Other central overheads of GBP22.9 million include the GBP6 million
Covid-19 relief fund as announced by the Group in the year, costs of
circa GBP4 million in relation to the sale of the comparison businesses
and continued spend on a number of significant group projects including
IMAP and IFRS 17.
Finance charges of GBP12.1 million (2019: GBP11.2 million) primarily
represent interest on the GBP200 million subordinated notes issued in
July 2014, as well as a small charge on the additional Group facilities
in place (refer to note 6 to the financial statements).
Covid-19 Risk considerations
Covid-19, which was declared a pandemic by the World Health Organisation
on 11 March 2020, has impacted in all jurisdictions in which Admiral
Group operates. It has caused, and continues to cause, impacts on
individuals, on businesses, and on the real economy. Covid-19 has not
introduced any new principal risks into the business, but has instead
acted as a driver of existing principal and emerging risks.

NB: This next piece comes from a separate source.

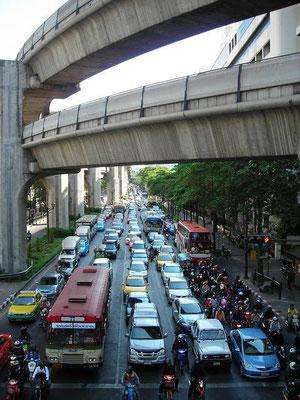 Ratchadamri_Rd (BTS Chit Lom Station, Sukhumvit Line)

The initial impact from the pandemic saw an increase in operational risk
as offices shut and working from home capacity rapidly expanded, with
related increases in IT, change and security risks. It also impacted
premium risk, due to changing driving patterns, and market risk, due to
declining markets and increased volatility, amongst other principal
risks. Covid-19 has also inherently increased credit risk. During the
initial months of the pandemic weekly Board reporting was initiated,
with updates on operational impacts, business plan reforecasting, as
well as solvency and liquidity monitoring and forecasting. To aid risk
oversight, the Group Risk Committee also increased frequency of meetings
to fortnightly. With the increase in home-working, more controls were
being performed by staff while working from home (e.g., call
monitoring). The internal control environment was continuously assessed
and monitored throughout, and regular communication issued through local
business unit emergency response teams, business unit risk management
committees and Boards, and Group committees and Group Board.

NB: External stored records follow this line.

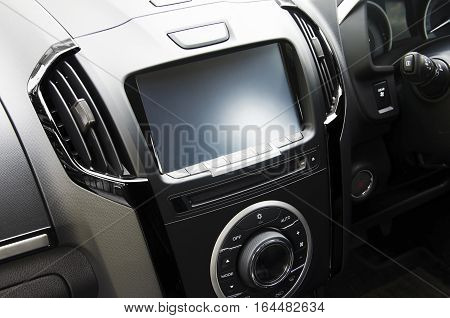 Console with screens in cars and air vehicles.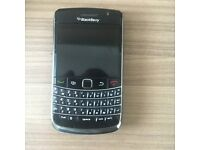 Blackberry Bold 9700 - Open to all networks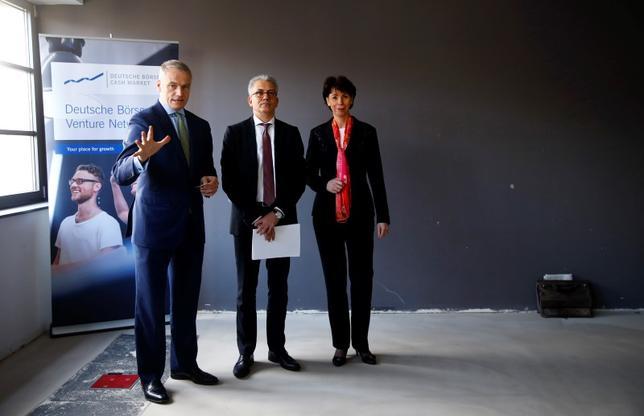 2月25日、ドイツ取引所とロンドン証券取引所グループの合併交渉では、過去の失敗に学んで政府や当局に周到な根回しを行っているかどうかが実現の鍵を握るとみられる。写真は同合併について話すドイツ証券取引所ケンゲター社長(左)。24日撮影(2016年 ロイター/Kai Pfaffenbach)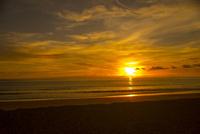 夕日に輝くカタノイビーチ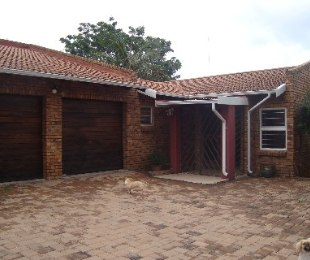 R 1,390,000 - 3 Bed Property For Sale in Faerie Glen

As the pandemic has continued, many of these initial impacts have abated,
most notably operational risk, as remote-working solutions become more
robust and as the business becomes used to a hybrid way of working, with
a mix of office- and home-based workers. There could be, however, a
potential risk to Admiral's culture if staff do not work regularly in
close proximity for an extended period. With the emergence of a second
or subsequent waves, local, regional and national lockdowns have been or
will be enacted, meaning that there remains increased uncertainty
regarding driving patterns, claims experience and market volatility.
With the UK expected to see recessionary conditions and increasing
unemployment, there could be a deterioration in credit performance at
AFSL. Risks continue to be monitored and reported on as per the ERMF.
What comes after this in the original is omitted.